Advocates of the death penalty, like Frederic II and St. Thomas, tried to defend their view by arguments from reason. Criminals guilty of treason, and counterfeiters are condemned to death. Therefore, heretics who are traitors and falsifiers merit the same penalty. But a comparison of this kind is not necessarily a valid argument. The criminals in question were a grave menace to the social order. But we cannot say as much for each and every heresy in itself. It was unjust to place a crime against society and a sin against God on an equal footing. Such reasoning would prove that all sins were crimes of treason against God, and therefore merited death.[1] Is not a sacrilegious communion the worst possible insult to the divine majesty? Must we argue, therefore, that every unworthy communicant, if unrepentant, must be sent to the stake?

[1] Mgr. Bonomelli, Bishop of Cremona, writes: "In the Middle Ages, they reasoned thus: If rebellion against the prince deserves death, a fortiori does rebellion against God. Singular logic! It is not very hard to put one's finger upon the utter absurdity of such reasoning. For every sinner is a rebel against God's law. It follows then that we ought to condemn all men to death, beginning with the kings and the legislators;" quoted by Morlais in the Revue du Clergé Français, August 1, 1905, p. 457.
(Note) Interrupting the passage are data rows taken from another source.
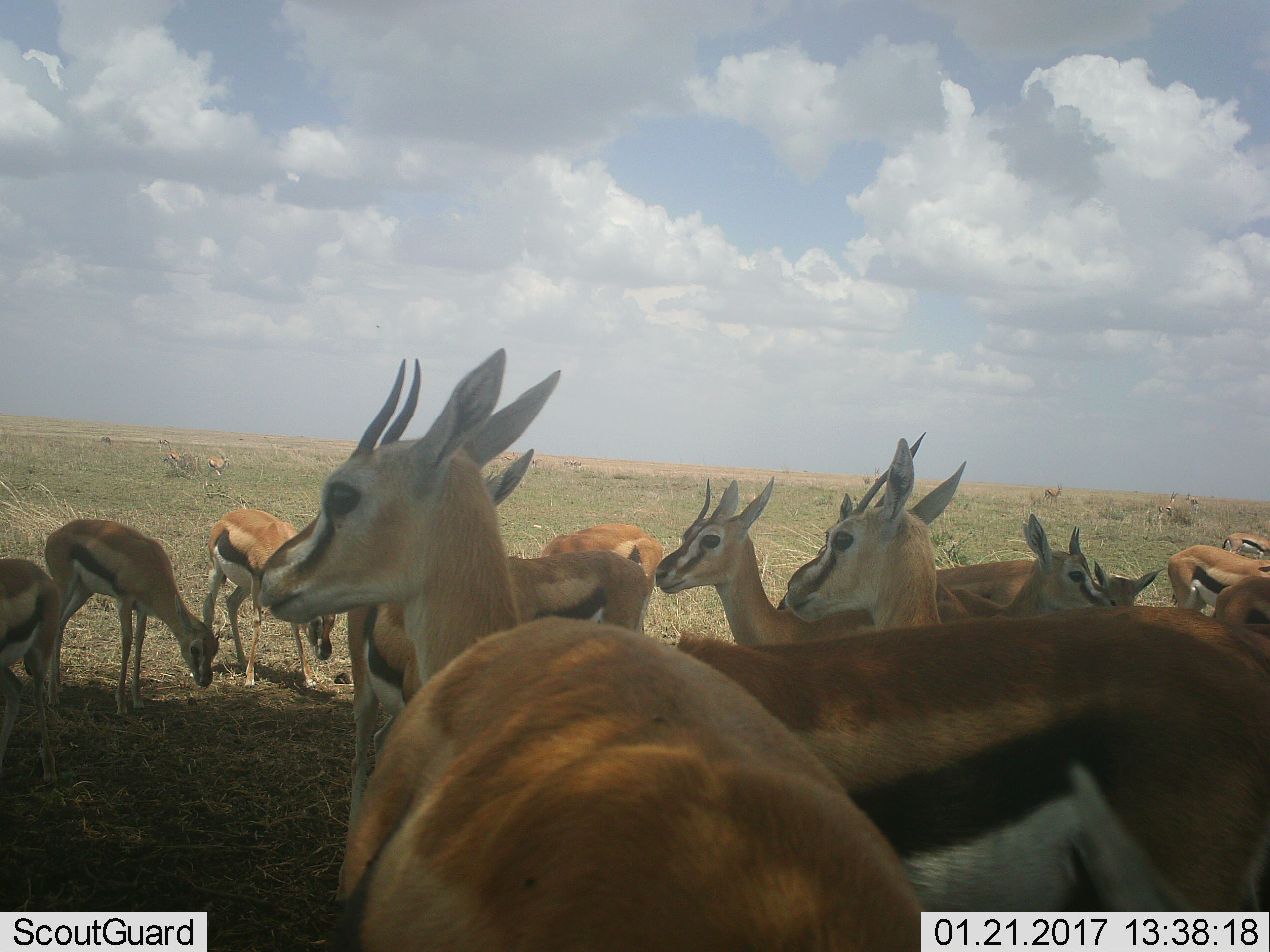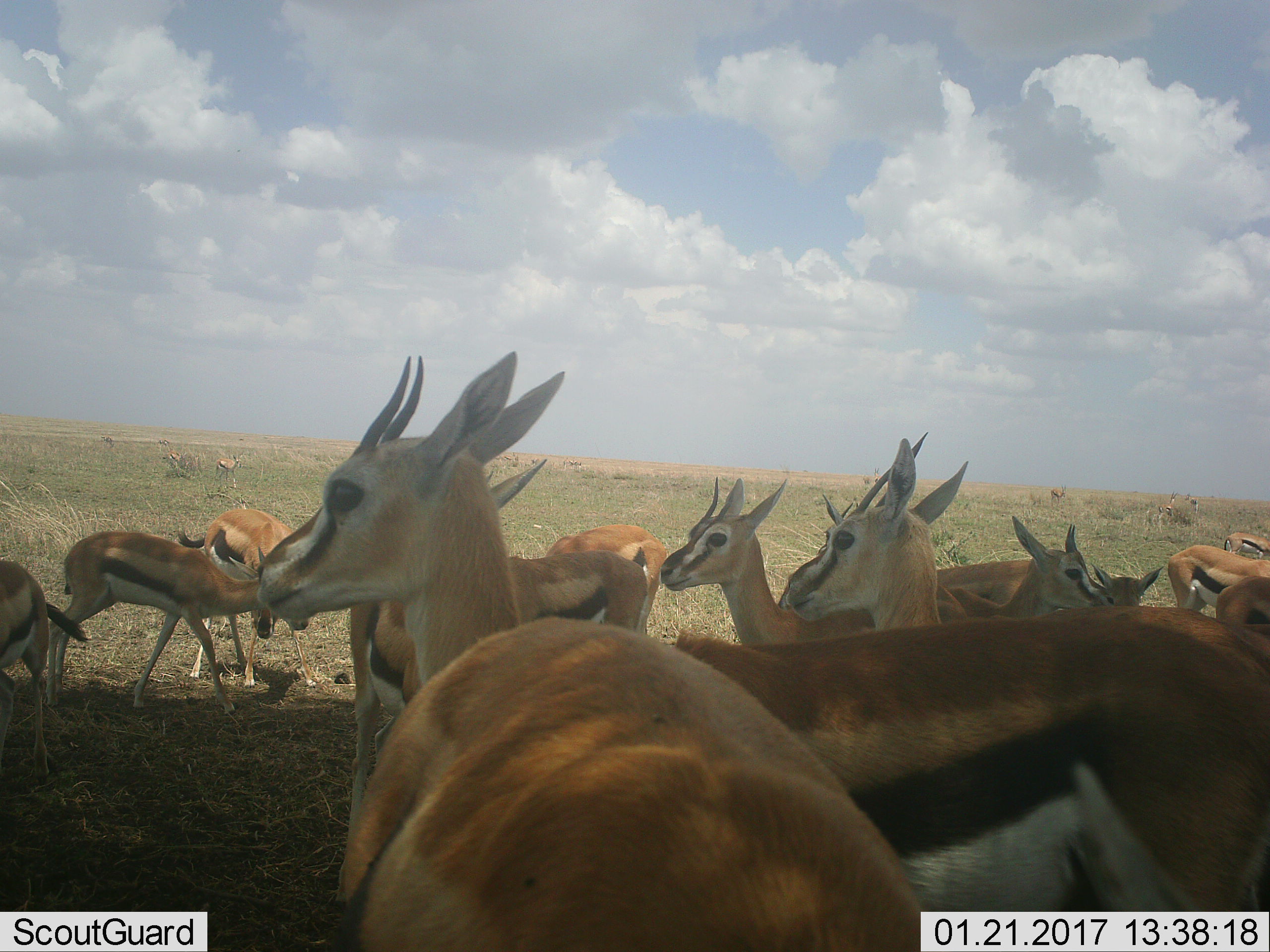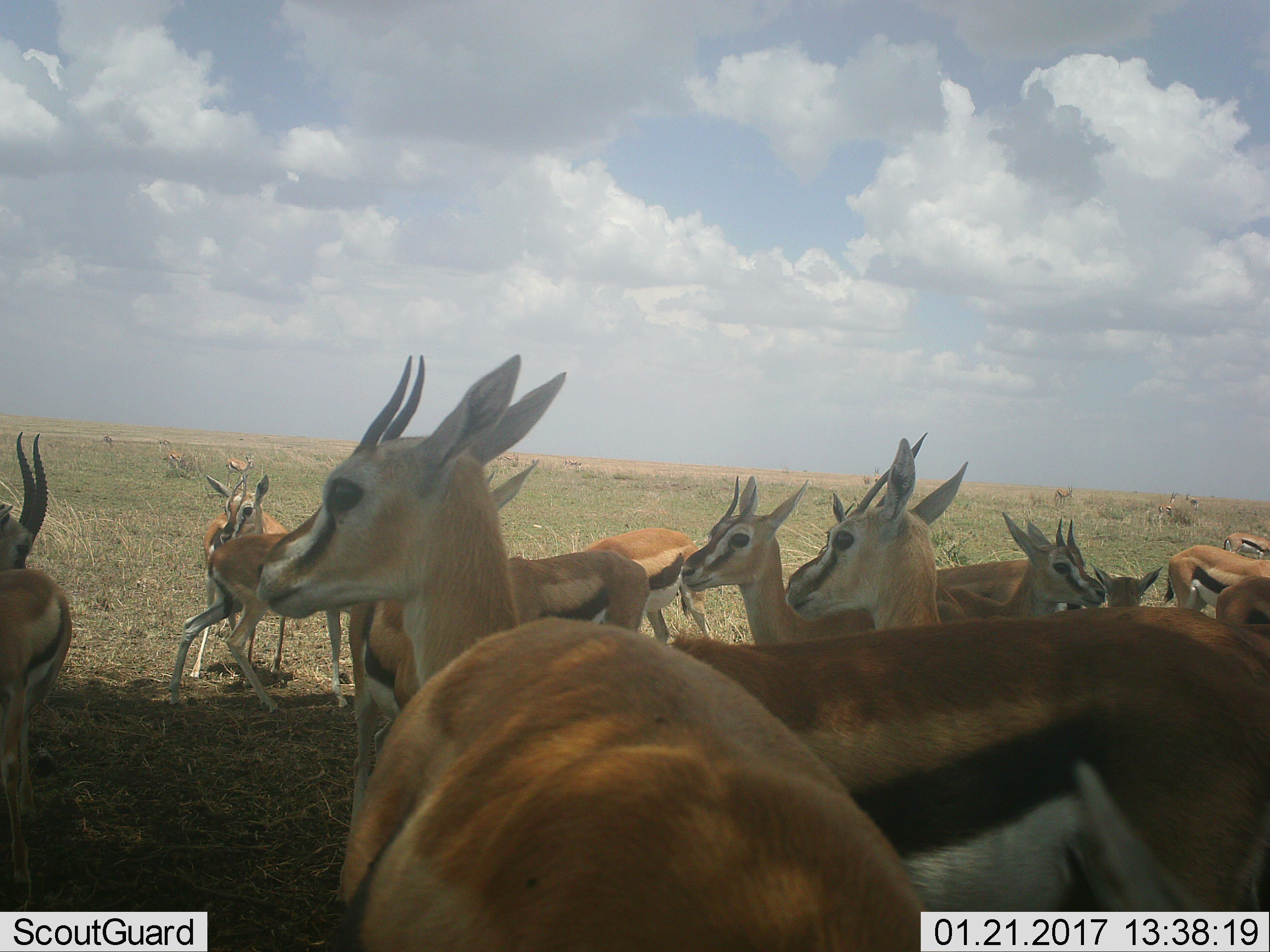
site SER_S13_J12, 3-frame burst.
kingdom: Animalia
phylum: Chordata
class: Mammalia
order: Artiodactyla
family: Bovidae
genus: Eudorcas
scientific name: Eudorcas thomsonii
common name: thomson's gazelle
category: gazellethomsons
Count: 11-50.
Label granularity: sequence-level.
It is evident, therefore, that neither reason, Christian tradition nor the New Testament call for the infliction of the death penalty upon heretics. The interpretation of St. John xv. 6: Si quis in me non manserit, in ignem mittent et ardet, made by the medieval canonists, is not worth discussing. It was an abuse of the accommodated sense which bordered upon the ridiculous, although its consequences were terrible.

. . . . . . . .

Modern apologists have clearly recognized this. For that reason they have tried their best to show that the execution of heretics was solely the work of the civil power, and that the Church was in no way responsible. "When we argue about the Inquisition," says Joseph de Maistre, "let us separate and distinguish very carefully the rôle of the Church and the rôle of the State. All that is terrible and cruel about this tribunal, especially its death penalty, is due to the State; that was its business, and it alone must be held to an accounting. All the clemency, on the contrary, which plays so large a part in the tribunal of the Inquisition must be ascribed to the Church, which interfered in its punishments only to suppress and mitigate them."[1] "The Church," says another grave historian, "took no part in the corporal punishment of heretics. Those executed were simply punished for their crimes, and were condemned by judges acting under the royal seal."[2] "This," says Lea, "is a typical instance in which history is written to order…. It is altogether a modern perversion of history to assume, as apologists do, that the request for mercy was sincere, and that the secular magistrate and not the Inquisition was responsible for the death of the heretic. We can imagine the smile of amused surprise with which Gregory IX and Gregory XI would have listened to the dialectics with which Count Joseph de Maistre proves that it is an error to suppose, and much more to assert, that a Catholic priest can in any manner be instrumental in compassing the death of a fellow creature."[3]

[1] Lettres à un gentilhomme russe sur l'Inquisition espagnole, ed. 1864, pp. 17, 18, 28, 34.

[2] Rodrigo, Historia verdadera de la Inquisición, 1876, vol. i, p. 170.

[3] Lea, op. cit., vol. i, pp. 540, 227.

The real share of the Inquisition in a condemnation involving the death penalty is indeed a very difficult question to determine. According to the letter of the papal and imperial Constitutions of 1231 and 1232, the civil and not the ecclesiastical tribunals assumed all responsibility for the death sentence;[1] the Inquisition merely decided upon the question of doctrine, leaving the rest to the secular Court. It is this legislation that the above-named apologists have in mind, and the text of these laws is on their side.